Published 13 Apr 2026 in cs.CL, cond-mat.stat-mech, cs.IT, and physics.soc-ph | (2604.11565v1)

Abstract: We show that short-range phoneme dependencies encode large-scale patterns of linguistic relatedness, with direct implications for quantitative typology and evolutionary linguistics. Specifically, using an information-theoretic framework, we argue that phoneme sequences modeled as second-order Markov chains essentially capture the statistical correlations of a phonological system. This finding enables us to quantify distances among 67 modern languages from a multilingual parallel corpus employing a distance metric that incorporates articulatory features of phonemes. The resulting phonological distance matrix recovers major language families and reveals signatures of contact-induced convergence. Remarkably, we obtain a clear correlation with geographic distance, allowing us to constrain a plausible homeland region for the Indo-European family, consistent with the Steppe hypothesis.

Summary

  • The paper develops an information-theoretic method using second-order Markov models to quantify phonological distances across languages.
  • It validates Wasserstein distances with feature-embedded triphone distributions to uncover typological and genealogical language clusters.
  • The study correlates phonological divergence with geographic separation to statistically support the Steppe Hypothesis for the Indo-European homeland.

Quantifying Phonological Distances and Locating the Indo-European Homeland

Introduction and Theoretical Motivation

The paper "Phonological distances for linguistic typology and the origin of Indo-European languages" (2604.11565) develops an information-theoretic methodology for quantifying sound-based distances among languages and demonstrates that these distances not only reflect typological and genealogical relations, but also correlate with geography. The authors leverage a parallel multilingual corpus to avoid register and genre bias, focusing specifically on phoneme sequence statistics. By casting phonological systems as second-order Markov processes, they provide a robust, reproducible pipeline for extracting, comparing, and interpreting quantitative phonological distances at scale, with downstream application to major open questions in historical linguistics such as the homeland problem of the Indo-European (IE) family.
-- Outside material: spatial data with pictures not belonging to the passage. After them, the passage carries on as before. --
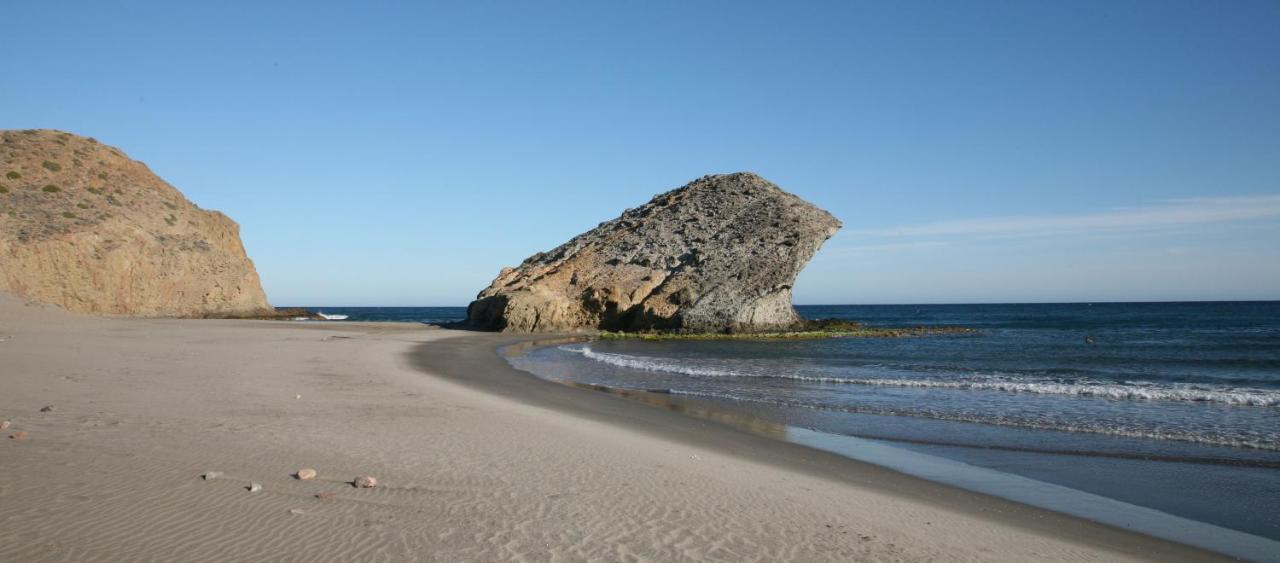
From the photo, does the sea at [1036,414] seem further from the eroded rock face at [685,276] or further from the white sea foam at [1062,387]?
the eroded rock face at [685,276]

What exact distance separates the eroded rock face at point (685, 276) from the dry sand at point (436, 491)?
1210 inches

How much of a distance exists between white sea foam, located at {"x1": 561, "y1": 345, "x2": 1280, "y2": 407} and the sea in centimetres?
5

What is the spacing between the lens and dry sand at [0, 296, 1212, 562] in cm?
502

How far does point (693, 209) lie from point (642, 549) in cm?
4498

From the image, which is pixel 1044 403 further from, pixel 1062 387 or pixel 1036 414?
pixel 1062 387

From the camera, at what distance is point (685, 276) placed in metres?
44.1

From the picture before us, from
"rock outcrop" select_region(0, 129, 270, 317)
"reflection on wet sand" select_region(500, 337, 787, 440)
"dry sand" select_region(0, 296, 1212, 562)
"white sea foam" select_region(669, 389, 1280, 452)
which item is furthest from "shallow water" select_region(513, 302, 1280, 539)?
"rock outcrop" select_region(0, 129, 270, 317)

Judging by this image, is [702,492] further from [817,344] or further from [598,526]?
[817,344]

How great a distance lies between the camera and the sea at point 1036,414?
7926mm

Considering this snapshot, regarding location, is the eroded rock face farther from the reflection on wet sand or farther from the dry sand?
the dry sand

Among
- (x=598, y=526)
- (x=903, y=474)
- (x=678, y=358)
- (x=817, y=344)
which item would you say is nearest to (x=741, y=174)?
(x=817, y=344)

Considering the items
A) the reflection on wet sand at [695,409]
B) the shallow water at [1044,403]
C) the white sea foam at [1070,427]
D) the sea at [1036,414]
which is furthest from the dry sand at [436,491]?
the white sea foam at [1070,427]

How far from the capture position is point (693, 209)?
162 feet

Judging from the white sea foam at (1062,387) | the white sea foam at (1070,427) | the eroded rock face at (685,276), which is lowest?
the white sea foam at (1070,427)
Markov Modeling of Phonological Sequences

The study treats phonemic transcription sequences as outputs of a stationary stochastic process, with language-specific inventories ranging from L=26L=26 (Finnish) to L=59L=59 (Hindi). Crucially, the order of phoneme dependencies is inferred by computing the block entropy HrH_r as a function of contiguous rr-phone subsequences. The predictability gain, Gu\mathcal{G}_u, derived as the second difference of HrH_r, quantifies how much additional Markov memory improves predictability.

The analysis reveals that all studied languages, when abstracted to the phoneme level, are well-modeled by second-order Markov chains: including dependencies up to two preceding phonemes captures nearly all relevant conditional structure, with higher-order gains being negligible. Consequently, 3-phone (triphone) probability distributions can serve as comprehensive statistical proxies for a language's phonology. Figure 1

Figure 1: Predictability gain Gu\mathcal{G}_u as a function of phonological block size for selected languages, demonstrating rapid entropy saturation at u=2u=2.

When phoneme classes are pooled via feature-based coarse-graining (voicing for consonants, openness/backness for vowels), this trend persists and Markov order two is sufficient. Figure 2

Figure 2

Figure 2: Predictability gain as a function of block size for various English and French coarse-grainings; Markov order two remains optimal under class grouping.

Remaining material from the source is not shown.